秀吉、信長の大学でも急きょオンライン授業に切り替わることになった。
でもこれは とても良くない。
ずっと信長はゲームをしながらかYouTubeを見ながら、授業を流しているだけなのだ。
これでは受けていないのと一緒だと思う。
今日は他の授業のレポートを書きながら、授業を流していた。
先生が出席をとっているような声が聞こえる。
でも1人1人なんだか様子がおかしい。
先生が「顔が写りますか?○○さーん?」と聞いていくのだが「あのー・・・腕を怪我してて腕が上がりません。勘弁してください」
「あのー・・・Wi-Fiの調子が悪いみたいで顔が写りません」
どうやらダンスの授業のようで顔が写った学生はダンスを踊らされるらしいのだ。
たくさんの人の前で、カメラ越しに、自分1人の部屋でダンスを踊らされるのは誰だって避けたい。みんなの心は1つになった。

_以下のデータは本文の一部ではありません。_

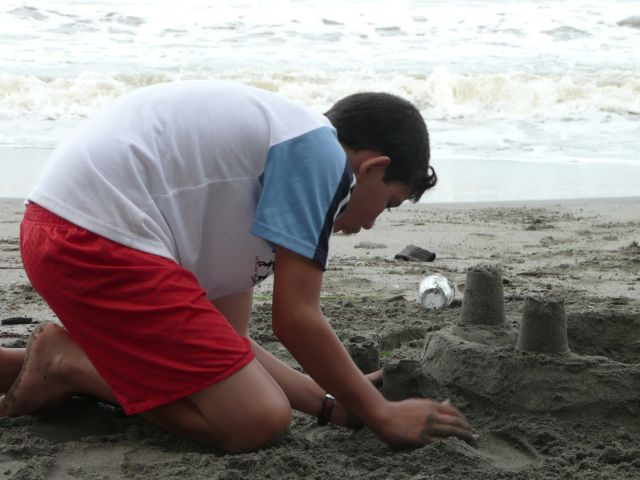 Eduardo beach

最初の方に呼ばれた学生は何も用意ができていなくて「カメラ、オンになってるんですけど見えないですか?おかしいなぁ」とか、雑に画面から消えるだけの学生もいた。「あれ?○○さん?さっきまでいたのになぁ」と先生も言っている。
信長は笑いながら「みんな喋り出しが、あのー・・・からじゃ」と言いながらセロハンテープをちぎっていく。
腕を手術してると主張する学生2名、カメラをオンにしたら退会させられたと主張する学生1人。信長の番がきた。
2階に上がって行き生活音をシャットアウト。
「スマホがバキバキにヒビが入っていて、カメラがうまく写りません」
「ほんとだ。見えにくいですねぇ」
1階へ降りてきた信長のスマホのカメラのレンズに何枚もセロハンテープが貼ってあった。
その映像は吹雪の中、ホワイトアウトしているくらい見えにくかった
もう大丈夫と思ったのか、出席をとっていると焦ったのか、途中で乱入してくる者もいた。
「すみません。遅れました」
信長が言った。
「こいつさっきまでパチンコ打っとった奴じゃ!パチンコ屋のトイレから写しとる」
対面授業にもどりますように
そして秀吉近況。4年生の1月中旬。まだ就職先が決まっておらず、卒業制作に毎日追われている。
秀吉曰く、これを終わらせないと卒業できないらしい。
去年ぐらいから、毎日起きてる時間は机に向かいやってるのに、まだ全然終わる気配がないのだという。